TASK: Leave out the pictures and return every entry exactly as it appears.

Questions about scene geometry:
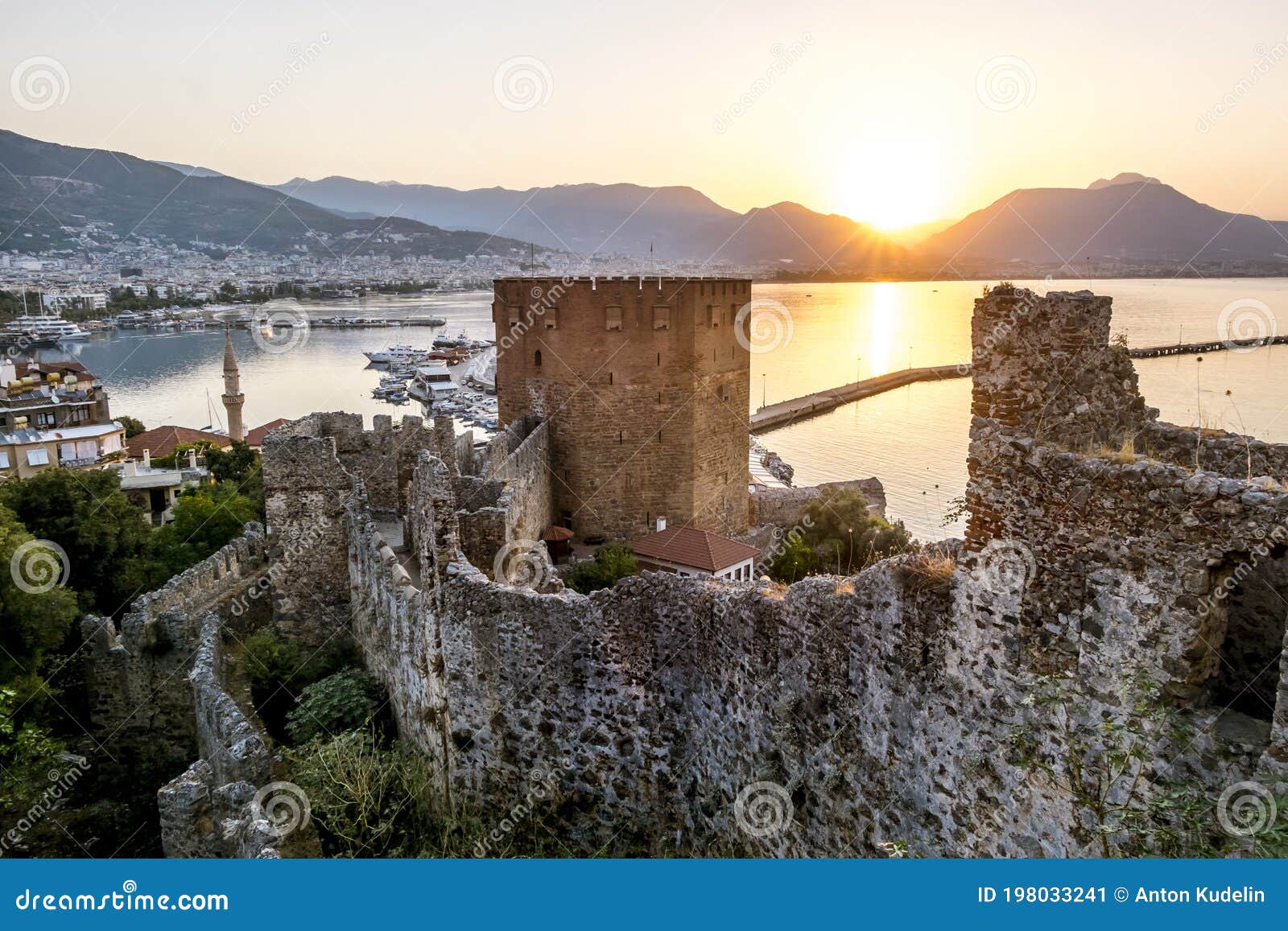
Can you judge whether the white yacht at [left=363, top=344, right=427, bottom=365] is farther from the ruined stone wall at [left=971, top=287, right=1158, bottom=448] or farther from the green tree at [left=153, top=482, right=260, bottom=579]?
the ruined stone wall at [left=971, top=287, right=1158, bottom=448]

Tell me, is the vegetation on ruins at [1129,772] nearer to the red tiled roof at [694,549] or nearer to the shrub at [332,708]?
the shrub at [332,708]

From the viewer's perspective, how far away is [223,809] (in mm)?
9336

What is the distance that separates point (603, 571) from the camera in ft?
61.8

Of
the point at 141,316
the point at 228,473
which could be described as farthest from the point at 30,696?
the point at 141,316

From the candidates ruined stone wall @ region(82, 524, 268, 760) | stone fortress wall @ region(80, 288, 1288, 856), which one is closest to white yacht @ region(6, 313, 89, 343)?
ruined stone wall @ region(82, 524, 268, 760)

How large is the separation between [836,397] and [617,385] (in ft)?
206

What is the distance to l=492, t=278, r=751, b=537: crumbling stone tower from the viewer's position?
2203 centimetres

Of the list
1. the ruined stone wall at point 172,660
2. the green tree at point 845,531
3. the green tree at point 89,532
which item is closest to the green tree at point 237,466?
the green tree at point 89,532

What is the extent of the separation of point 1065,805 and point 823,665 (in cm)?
186

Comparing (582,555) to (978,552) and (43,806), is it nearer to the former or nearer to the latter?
(43,806)

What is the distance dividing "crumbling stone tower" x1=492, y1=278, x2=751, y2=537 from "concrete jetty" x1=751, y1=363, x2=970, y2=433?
47.6m

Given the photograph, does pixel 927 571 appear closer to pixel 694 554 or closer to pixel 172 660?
pixel 172 660

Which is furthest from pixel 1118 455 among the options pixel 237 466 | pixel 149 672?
pixel 237 466

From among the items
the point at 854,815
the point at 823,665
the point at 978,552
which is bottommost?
the point at 854,815
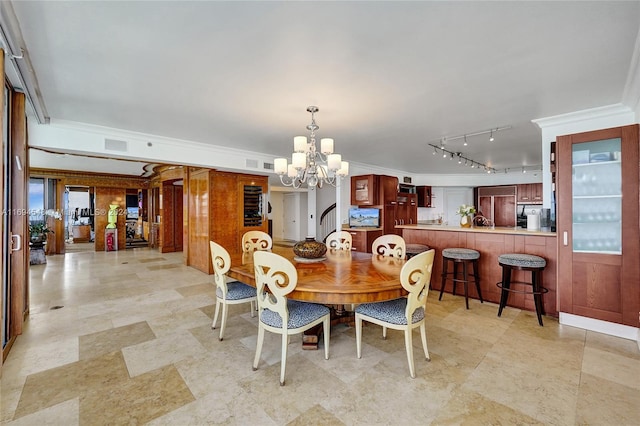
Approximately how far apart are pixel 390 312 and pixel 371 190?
4.69 m

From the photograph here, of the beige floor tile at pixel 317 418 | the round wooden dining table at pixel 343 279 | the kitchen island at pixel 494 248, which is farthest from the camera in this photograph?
the kitchen island at pixel 494 248

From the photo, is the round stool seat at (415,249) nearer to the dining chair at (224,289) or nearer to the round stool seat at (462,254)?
the round stool seat at (462,254)

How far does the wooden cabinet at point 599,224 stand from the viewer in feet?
9.10

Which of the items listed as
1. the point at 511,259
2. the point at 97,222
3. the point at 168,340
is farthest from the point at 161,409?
the point at 97,222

THE RESPONSE:
Can you judge whether the white yacht at [left=363, top=344, right=427, bottom=365] is farther from the ruined stone wall at [left=971, top=287, right=1158, bottom=448] or farther from the green tree at [left=153, top=482, right=260, bottom=579]?
the ruined stone wall at [left=971, top=287, right=1158, bottom=448]

Tell me, is the vegetation on ruins at [1129,772] nearer to the red tiled roof at [694,549] or nearer to the shrub at [332,708]?
the shrub at [332,708]

From the viewer's perspective, how far away is [223,809] (in mm)?
9336

What is the distance that separates point (603, 571) from the camera in ft?
61.8

Of
the point at 141,316
the point at 228,473
which could be described as farthest from the point at 30,696?
the point at 141,316

From the candidates ruined stone wall @ region(82, 524, 268, 760) | stone fortress wall @ region(80, 288, 1288, 856), which one is closest to white yacht @ region(6, 313, 89, 343)?
ruined stone wall @ region(82, 524, 268, 760)

How large is the separation between [836,397] and [617,385] (in ft)?
206

What is the distance to l=492, t=278, r=751, b=537: crumbling stone tower from the viewer's position?
2203 centimetres

Of the list
1. the ruined stone wall at point 172,660
2. the green tree at point 845,531
3. the green tree at point 89,532
which item is closest to the green tree at point 237,466?
the green tree at point 89,532

What is the extent of the separation of point 1065,805 and point 823,665 (in cm)?
186

Comparing (582,555) to (978,552) and (43,806), is it nearer to the former or nearer to the latter?
(43,806)

What is the distance dividing "crumbling stone tower" x1=492, y1=278, x2=751, y2=537 from "concrete jetty" x1=751, y1=363, x2=970, y2=433?
47.6m

Given the photograph, does pixel 927 571 appear closer to pixel 694 554 or closer to pixel 172 660?
pixel 172 660

Which is furthest from pixel 1118 455 among the options pixel 237 466 | pixel 149 672?
pixel 237 466

From among the items
the point at 854,815
the point at 823,665
the point at 978,552
which is bottommost?
the point at 854,815
Approximately how far apart are pixel 390 312 and pixel 371 190?
4.69 m

From the photograph here, of the beige floor tile at pixel 317 418 | the round wooden dining table at pixel 343 279 | the kitchen island at pixel 494 248, which is farthest from the camera in this photograph?
the kitchen island at pixel 494 248

From the photo, is the round stool seat at (415,249) nearer to the dining chair at (224,289) or nearer to the round stool seat at (462,254)?
the round stool seat at (462,254)

How far does the wooden cabinet at point 599,224 stand from the viewer in feet?
9.10

Which of the items listed as
1. the point at 511,259
2. the point at 97,222
3. the point at 168,340
is farthest from the point at 161,409?
the point at 97,222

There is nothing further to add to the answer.